Y el camello, ah, el camello. El dios indiscutible de la gran comunión discotequera. Un auténtico profesional que no duda en subir los precios de su material a medida que avanza la noche. Siempre clandestino, entre bastidores, desplazándose como una sombra entre claroscuros, receptivo al adicto. Jamás se te acerca, pero para el consumidor se muestra siempre accesible. Tu pobreza de espíritu hará el resto y él te proporcionará toda sensación que creas necesitar.
Y el baboso común, ah, el baboso común. Que bebe en exceso y va dando tumbos, marcando las lindes de la disco sin llegar a caerse. Cual zombi invidente se choca y deja resbalar sus sudorosas manos por las zonas excitables del cuerpo de las féminas, hasta que al final es reducido por los simios musculados de seguridad.
Y el dueño del local, ah, el dueño del local.

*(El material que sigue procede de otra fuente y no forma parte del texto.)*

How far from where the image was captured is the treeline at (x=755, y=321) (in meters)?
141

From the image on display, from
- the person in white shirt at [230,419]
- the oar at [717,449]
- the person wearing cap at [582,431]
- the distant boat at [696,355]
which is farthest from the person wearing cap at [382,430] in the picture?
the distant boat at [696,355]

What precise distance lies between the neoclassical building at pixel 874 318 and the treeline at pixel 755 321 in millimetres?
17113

Ese tipo importante al que nunca verás ni conocerás, porque está haciendo negocios turbios con el alcalde y sobornando al comisario de policía.
Hay sequía en nuestro mundo. Tanta como en algunos corazones y cerebros, demasiado rotos y descreídos. Hay sequía en nuestra tierra, sí. Tanta como en algunos sexos envejecidos, carentes de pulsión que ya agotaron el deseo. El aire, impregnado de soledad, huele a tormenta y el agua cae en las calles con la solemnidad de los funerales. Los desamparados maldicen en voz baja, el ruido urbano disminuye y muere en los charcos y en los cartones mojados de las aceras.
Llueve y los días son grises y húmedos, propicios para enfermedades y virus de transmisión animal. Los sedientos árboles de la ciudad absorben el preciado elixir, y nosotros dejamos que el petricor se introduzca en nuestras almas como un fresco aliento de vida. La ciudad también necesita el bendito líquido y purificar sus arterias. Tras la lluvia, el día cobra matices distintos. Quizá un tanto ilusorios, pero casi parece que podemos renovar nuestras esperanzas y escapar de nuestra espiral de sinsentido.
Mayo no se está portando del todo mal.
Puede que Gaia aún sienta cierto amor por nosotros.